On the advice of veterinarians who work at the Sumatran Rhino Sanctuary at Way Kambas, Sumatra, Indonesia, a 2.5 hectare extension to the paddock was built, encompassing forest and a small seasonal stream. The cost of building the new paddock was borne jointly by Sabah Forestry Department, WWF and Ministry of Tourism, Culture and Environment. This site is now the “transit area” for Tam and for additional rhinos that may be caught in the future.

How will rhino conservation in Sabah be financed?
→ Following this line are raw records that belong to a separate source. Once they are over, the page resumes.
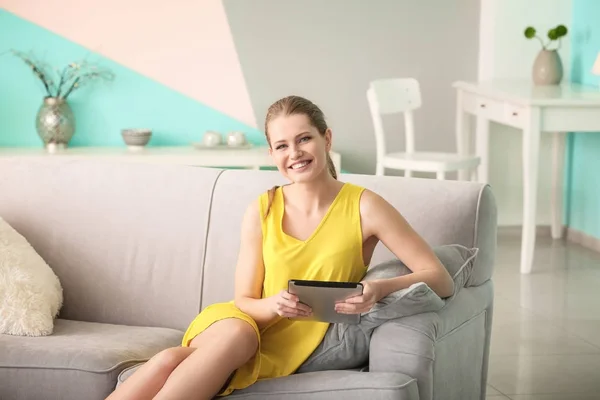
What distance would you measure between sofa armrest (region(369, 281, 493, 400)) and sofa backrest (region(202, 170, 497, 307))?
102 millimetres

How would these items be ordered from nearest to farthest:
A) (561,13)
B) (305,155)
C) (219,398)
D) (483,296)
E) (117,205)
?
1. (219,398)
2. (305,155)
3. (483,296)
4. (117,205)
5. (561,13)

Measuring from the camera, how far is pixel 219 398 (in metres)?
2.34

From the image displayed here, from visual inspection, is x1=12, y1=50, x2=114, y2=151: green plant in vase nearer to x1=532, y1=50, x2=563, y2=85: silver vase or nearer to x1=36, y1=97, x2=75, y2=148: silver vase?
x1=36, y1=97, x2=75, y2=148: silver vase

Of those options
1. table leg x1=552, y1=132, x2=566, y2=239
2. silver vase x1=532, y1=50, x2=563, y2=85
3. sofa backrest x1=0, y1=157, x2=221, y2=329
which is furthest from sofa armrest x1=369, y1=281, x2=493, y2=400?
table leg x1=552, y1=132, x2=566, y2=239

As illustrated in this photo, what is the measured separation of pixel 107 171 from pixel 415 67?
3.10 m

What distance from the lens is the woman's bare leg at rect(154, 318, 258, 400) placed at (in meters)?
2.25

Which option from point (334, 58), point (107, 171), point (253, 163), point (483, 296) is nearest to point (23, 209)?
point (107, 171)

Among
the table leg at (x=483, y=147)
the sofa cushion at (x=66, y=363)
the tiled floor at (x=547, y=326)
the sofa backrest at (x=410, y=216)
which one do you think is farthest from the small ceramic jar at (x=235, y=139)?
the sofa cushion at (x=66, y=363)

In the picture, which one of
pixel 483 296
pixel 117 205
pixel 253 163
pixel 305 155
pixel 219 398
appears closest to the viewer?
pixel 219 398

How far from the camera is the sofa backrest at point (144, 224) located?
2975 mm

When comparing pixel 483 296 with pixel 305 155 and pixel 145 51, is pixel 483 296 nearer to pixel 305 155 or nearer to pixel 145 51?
pixel 305 155

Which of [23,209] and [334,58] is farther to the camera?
[334,58]

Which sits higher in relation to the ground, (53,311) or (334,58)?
(334,58)

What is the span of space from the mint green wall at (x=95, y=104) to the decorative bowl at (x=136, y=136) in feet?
0.59
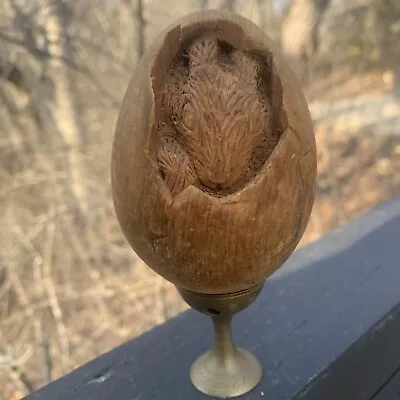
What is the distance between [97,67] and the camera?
2176 mm

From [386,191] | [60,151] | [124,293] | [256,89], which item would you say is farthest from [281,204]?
[386,191]

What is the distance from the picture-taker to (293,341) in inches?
33.7

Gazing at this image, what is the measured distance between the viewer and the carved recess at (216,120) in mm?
552

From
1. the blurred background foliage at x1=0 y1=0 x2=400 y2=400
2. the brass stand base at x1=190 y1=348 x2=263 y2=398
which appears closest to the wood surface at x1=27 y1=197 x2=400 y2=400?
the brass stand base at x1=190 y1=348 x2=263 y2=398

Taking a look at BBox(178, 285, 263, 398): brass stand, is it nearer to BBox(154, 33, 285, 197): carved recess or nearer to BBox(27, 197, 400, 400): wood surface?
BBox(27, 197, 400, 400): wood surface

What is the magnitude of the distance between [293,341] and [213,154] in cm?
43

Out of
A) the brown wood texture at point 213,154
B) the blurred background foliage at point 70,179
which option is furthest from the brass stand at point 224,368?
the blurred background foliage at point 70,179

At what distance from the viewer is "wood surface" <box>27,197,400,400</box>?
0.78m

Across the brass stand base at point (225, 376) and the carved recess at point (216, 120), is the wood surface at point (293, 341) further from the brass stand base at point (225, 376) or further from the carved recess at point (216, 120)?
the carved recess at point (216, 120)

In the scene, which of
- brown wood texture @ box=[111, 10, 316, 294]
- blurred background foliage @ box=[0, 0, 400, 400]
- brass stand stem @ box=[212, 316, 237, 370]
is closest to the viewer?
brown wood texture @ box=[111, 10, 316, 294]

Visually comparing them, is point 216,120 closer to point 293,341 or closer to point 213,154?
point 213,154

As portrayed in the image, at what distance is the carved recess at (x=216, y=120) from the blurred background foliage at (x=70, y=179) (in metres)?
1.40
Despite the existence of two major funding sources – the Sabah government and Yayasan Sime Darby – the medium and longer term financing situation for rhino conservation in Sabah remains insecure. The dedicated rhino protection teams are run by NGOs (BORA and WWF) who work in collaboration with Sabah Wildlife Department. The bulk of BORA’s funds come from a fund raising lunch held in Kota Kinabalu, Sabah, in March 2009.